Трактуя в литературоведческом плане художественное мироощущение Тайрд-Боффина, я сознательно напускаю в свой текст множество всяческого импрессионизма и постимпрессионизма, чтоб средствами этой стилистики отразить атмосферу "Преподавателя симметрии".
"Преподаватель симметрии" обучает нас диалектике на конкретных примерах, когда единство и борьба противоположностей доведены до азбучной отчетливости. Фантасмагорический калейдоскоп повести, ее расплывчатость, ее туманные мазки - вся эта готика на грани сюрреализма, весь этот символизм абстракционизма - выступают, сколь сие ни парадоксально, от имени и по поручению заданной тенденции. Более того, вещь Тайрд-Боффина не просто тенденциозна, она иллюстративна.

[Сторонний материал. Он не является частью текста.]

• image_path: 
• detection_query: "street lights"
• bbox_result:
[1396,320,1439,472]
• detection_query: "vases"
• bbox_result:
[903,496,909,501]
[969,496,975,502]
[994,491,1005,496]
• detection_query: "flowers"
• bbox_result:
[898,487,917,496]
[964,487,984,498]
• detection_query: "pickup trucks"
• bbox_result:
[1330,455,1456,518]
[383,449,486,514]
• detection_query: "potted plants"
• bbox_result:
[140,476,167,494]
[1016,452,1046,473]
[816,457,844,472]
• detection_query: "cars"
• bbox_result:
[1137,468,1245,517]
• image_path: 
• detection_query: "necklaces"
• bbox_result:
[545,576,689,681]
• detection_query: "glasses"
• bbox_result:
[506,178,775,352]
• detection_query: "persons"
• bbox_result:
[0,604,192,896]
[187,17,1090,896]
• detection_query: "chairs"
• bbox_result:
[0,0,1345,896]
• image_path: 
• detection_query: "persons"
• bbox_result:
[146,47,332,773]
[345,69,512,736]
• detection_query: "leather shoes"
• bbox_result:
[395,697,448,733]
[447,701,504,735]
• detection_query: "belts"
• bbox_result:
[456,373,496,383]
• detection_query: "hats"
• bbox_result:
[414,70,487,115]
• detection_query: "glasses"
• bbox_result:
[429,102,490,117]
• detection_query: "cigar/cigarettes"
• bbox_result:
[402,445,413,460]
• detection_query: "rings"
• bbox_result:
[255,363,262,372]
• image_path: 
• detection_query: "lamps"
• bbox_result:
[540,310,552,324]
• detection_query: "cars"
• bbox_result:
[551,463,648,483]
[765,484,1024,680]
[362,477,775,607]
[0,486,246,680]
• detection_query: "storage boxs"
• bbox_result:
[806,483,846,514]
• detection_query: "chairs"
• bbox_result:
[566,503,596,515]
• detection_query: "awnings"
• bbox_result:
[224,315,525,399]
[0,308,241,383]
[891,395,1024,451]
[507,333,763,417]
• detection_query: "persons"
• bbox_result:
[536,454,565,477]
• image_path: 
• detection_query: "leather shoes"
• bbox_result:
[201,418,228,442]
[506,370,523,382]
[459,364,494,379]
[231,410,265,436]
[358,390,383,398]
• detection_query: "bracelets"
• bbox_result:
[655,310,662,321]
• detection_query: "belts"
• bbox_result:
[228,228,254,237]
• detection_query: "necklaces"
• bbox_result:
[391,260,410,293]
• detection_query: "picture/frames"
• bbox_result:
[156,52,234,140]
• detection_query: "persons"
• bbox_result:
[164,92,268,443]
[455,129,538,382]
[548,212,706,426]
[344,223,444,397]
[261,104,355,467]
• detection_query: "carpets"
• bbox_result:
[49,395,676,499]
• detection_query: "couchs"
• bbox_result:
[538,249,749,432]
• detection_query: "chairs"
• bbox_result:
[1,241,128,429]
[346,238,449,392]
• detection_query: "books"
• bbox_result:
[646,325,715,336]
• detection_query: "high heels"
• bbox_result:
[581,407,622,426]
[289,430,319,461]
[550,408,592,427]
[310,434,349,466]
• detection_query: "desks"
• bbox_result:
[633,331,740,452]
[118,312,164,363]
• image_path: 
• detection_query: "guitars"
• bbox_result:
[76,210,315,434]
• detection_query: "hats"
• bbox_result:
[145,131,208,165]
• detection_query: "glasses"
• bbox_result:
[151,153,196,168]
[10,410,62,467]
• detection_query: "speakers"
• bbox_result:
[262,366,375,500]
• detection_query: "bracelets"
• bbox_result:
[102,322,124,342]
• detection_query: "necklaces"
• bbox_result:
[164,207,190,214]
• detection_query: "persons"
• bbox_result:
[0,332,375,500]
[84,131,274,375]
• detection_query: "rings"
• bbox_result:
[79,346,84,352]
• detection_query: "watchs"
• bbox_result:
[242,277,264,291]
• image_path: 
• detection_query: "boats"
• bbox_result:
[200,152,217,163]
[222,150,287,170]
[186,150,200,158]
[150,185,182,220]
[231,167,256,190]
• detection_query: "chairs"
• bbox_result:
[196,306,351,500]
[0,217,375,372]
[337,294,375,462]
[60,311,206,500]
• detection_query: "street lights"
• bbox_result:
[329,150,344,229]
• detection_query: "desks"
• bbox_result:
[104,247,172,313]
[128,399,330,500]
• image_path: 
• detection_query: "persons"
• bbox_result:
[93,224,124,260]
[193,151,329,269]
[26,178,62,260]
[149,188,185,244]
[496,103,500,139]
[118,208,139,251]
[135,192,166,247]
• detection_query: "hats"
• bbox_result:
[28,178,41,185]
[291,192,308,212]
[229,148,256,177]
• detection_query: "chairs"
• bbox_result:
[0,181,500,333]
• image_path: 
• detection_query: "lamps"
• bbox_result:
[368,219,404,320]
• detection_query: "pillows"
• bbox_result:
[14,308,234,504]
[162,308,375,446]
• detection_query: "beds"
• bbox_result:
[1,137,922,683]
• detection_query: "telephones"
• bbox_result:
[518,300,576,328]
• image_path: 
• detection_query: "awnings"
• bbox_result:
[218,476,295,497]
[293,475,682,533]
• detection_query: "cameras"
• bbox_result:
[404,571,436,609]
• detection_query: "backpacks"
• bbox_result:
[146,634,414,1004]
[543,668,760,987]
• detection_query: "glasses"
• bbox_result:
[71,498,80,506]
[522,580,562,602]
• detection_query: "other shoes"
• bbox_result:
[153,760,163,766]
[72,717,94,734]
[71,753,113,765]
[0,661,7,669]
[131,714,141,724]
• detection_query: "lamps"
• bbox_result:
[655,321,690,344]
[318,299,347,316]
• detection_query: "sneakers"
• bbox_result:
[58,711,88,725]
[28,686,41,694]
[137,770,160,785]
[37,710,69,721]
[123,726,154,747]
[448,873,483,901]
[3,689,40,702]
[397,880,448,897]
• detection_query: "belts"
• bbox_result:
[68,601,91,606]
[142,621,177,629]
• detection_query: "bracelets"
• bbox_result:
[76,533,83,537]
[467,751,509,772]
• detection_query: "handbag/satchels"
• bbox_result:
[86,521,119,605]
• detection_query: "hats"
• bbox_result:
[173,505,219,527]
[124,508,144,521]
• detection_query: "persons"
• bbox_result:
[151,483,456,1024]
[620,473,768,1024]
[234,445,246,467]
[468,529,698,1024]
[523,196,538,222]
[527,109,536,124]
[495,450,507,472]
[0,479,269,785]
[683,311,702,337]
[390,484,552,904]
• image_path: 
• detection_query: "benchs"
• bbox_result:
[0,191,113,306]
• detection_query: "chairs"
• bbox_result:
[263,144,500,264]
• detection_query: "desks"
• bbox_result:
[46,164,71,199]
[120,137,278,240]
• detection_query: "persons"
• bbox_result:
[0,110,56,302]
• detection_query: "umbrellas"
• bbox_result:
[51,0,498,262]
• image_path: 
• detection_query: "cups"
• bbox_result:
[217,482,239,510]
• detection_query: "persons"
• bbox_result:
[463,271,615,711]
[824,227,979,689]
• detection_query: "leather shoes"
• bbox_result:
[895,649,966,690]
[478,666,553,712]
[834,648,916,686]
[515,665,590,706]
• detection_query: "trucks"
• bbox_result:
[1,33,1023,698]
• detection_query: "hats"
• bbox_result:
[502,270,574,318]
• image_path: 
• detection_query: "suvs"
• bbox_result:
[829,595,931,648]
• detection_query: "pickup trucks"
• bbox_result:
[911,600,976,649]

Не будем пугаться термина. На принципе иллюстративности зиждется притча. На нем основана историческая проза, которая и занимается всего-навсего попытками воскресить историю посредством "картинок". Иллюстративным подходом порождена ситуация симбиоза "название изображение", который сопутствует современной живописи неотступно. Обратимся ли мы к Сальвадору Дали или к Пикассо, Максу Эрнсту или Магритту, никакого эстетического эффекта нам не заполучить, игнорируя тот лапидарный авторский монолог, каковым представляется заглавие произведения. Только сочетание слов с красками формирует окончательный художественный смысл вещи. Но об этом позже, пока - о Тайрд-Боффине.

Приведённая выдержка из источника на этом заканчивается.